In the last decade, great efforts have been made to develop efficient Platinum-Group-Metals (PGM) free catalysts for the ORR, especially metal-nitrogen-doped carbons (M-N-C, with M = Fe, Co), due to the abundance and inexpensiveness of their constituent elements and their atomic dispersion. The activity gap towards Pt has successfully been narrowed, now reaching the activity requirements for practical applications.3-5 Due to the metastability of the ORR active M-N4 sites at the temperature of their pyrolytic formation, the final transition metal loading is currently limited and significant amounts of inorganic by-products are formed. Although synthesis protocols have been successfully optimized, multiple processing steps are required, making the preparation time-consuming.

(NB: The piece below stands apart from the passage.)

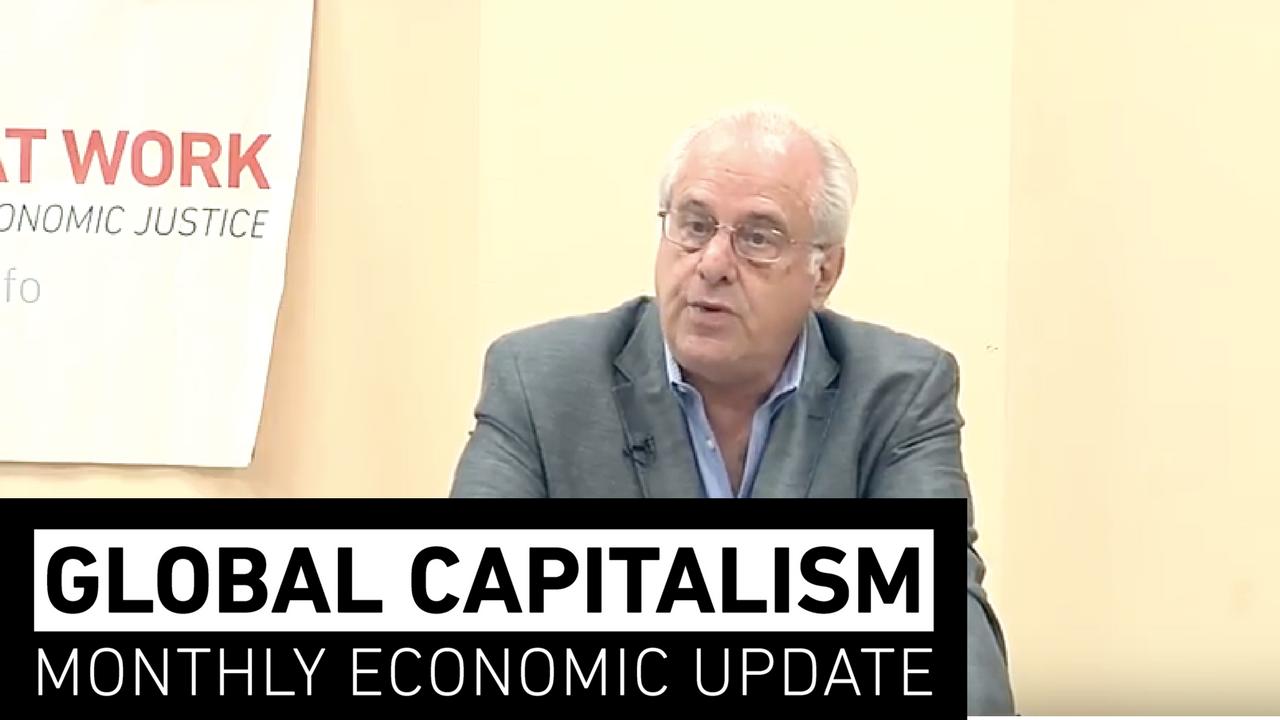 GlobalCapitalism_YouTubethumbAUG17.png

In our previous work, we showed that via an active-site imprinting strategy followed by a transmetalation reaction, Mg-N-C and Zn-N-C containing Mg-N4 and Zn-N4 sites respectively, can be transformed into active Fe-N-C electrocatalysts, avoiding the formation of elemental iron, or iron carbide side phases.6-8

In this work, we present how Zn−N4 sites in tailor-made Zn−N−C materials are utilized as an active-site imprint for the preparation of the corresponding Fe−N−C catalysts with a high loading of atomically dispersed Fe. The current state of this class of materials is discussed in terms of synthetic methods, activity and stability, including both rotating disk electrode (RDE) and single-cell PEMFC testing.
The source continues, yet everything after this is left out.